S. cerevisiae Strain | Substrate | Initial sugar (g/l) | Residual Sugar | Immobilizing materials | Ethanol produced | Ethanol yield |
---|---|---|---|---|---|---|
MTCC 174 | Sugar cane Bagasse | 50 | 22 | Agar-agar cubes | 9.4 | 0.33 |
Baker yeast | Glucose | 100 | 16 | Lyophilized cellulose gel | 36.12 | 0.43 |
MTCC 174 | Sugar cane Bagasse | 50 | 15 | Sugar cane bagasse | 15.4 | 0.44 |
CBS 8066 | Glucose | 30 | 0.3 | Alginate-chitosan beads | 13.37 | 0.45 |
CTCRI | Mahula flowers | 89.75 | 7.99 | Luffa sponge discs | 37.2 | 0.455 |
Mutant baker | Glucose + Sucrose | 280 | 7.21 | Sweet sorghum pith | 130.12 | 0.477 |
TISTR 5048 | Sweet sorghum | 240 | 26.69 | Corncobs | 102.39 | 0.48 |
NP 01 | Sweet sorghum Juice | 240 | 54.8 | Corncobs | 90.75 | 0.49 |
Baker yeast | Cashew apple juice | 70.01 | 3.92 | Cashew apple bagasse | 36.91 | 0.49 |
DTN | Sugar beetMolases | 130 | 6.3 | Alginate-maize stem ground tissue | 60.36 | 0.493 |
Saccharomyces cerevisiae var. ellipsoideus |
Corn mealhydrolysates | 176 | 8.02 | Calcium alginate | 89.68 | 0.52 |
Pakmaya Yeast Company | Glucose | 120 | 6.03 | Sodium alginate grafted with N-vinyl- 2-pyrrolidone |
69.68 | 0.697 |
Table 2: Enhancement of Ethanol Production using different immobilizing agents.

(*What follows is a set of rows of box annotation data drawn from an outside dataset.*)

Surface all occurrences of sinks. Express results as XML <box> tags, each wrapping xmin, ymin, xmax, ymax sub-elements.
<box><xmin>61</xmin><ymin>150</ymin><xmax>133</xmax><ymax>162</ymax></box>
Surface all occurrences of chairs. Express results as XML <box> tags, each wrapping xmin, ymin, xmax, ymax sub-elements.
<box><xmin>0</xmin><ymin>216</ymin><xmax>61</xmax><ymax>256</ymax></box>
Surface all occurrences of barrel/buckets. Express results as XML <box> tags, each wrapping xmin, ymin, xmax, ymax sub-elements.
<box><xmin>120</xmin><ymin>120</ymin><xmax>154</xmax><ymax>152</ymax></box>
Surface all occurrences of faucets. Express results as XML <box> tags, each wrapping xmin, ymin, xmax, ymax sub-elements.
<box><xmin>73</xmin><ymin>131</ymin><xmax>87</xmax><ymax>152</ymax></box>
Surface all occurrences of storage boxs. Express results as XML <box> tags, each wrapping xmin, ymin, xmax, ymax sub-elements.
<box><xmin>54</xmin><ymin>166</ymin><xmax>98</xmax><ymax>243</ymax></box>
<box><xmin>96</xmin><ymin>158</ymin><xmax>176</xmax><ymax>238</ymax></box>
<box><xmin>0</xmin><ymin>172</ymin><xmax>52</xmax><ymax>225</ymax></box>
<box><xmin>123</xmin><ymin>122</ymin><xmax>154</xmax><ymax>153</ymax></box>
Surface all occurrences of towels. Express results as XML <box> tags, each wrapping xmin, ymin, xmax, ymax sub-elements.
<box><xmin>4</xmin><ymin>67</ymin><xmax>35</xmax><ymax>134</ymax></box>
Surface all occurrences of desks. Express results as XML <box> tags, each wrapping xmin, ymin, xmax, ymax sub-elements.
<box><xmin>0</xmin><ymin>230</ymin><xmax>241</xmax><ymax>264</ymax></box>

Starch and molasses have been used for ethanol production for long period of time, but they lead to competition for food with respect to land and price. Therefore, LCB is being used to solve such challenges. Ethanol production at industrial level is not successful due to two major reasons- a) low ethanol titer, b) different inhibitors in hydrolysates. Various optimization techniques are being used to enhance ethanol titer. Adsorption with activated charcoal, over liming, treatment with reducing agents, solvent and membrane extractions potentially reduce inhibitors to enhance ethanol titer. Immobilization of yeast cells is another strategy for optimization of production process in less cost manner. Thus lignocellulose pretreatment and fermentation are still an area of research interest. At present, transformation and over-expression of a gene for specific traits (eg cellulase) in yeast can be fruitful to solve challenges such as inability to use ribose and polysaccharide. Hence, an economic process analysis is required for the development of an industrially suitable production strategy to solve our energy crisis by producing more ethanol in a stable way.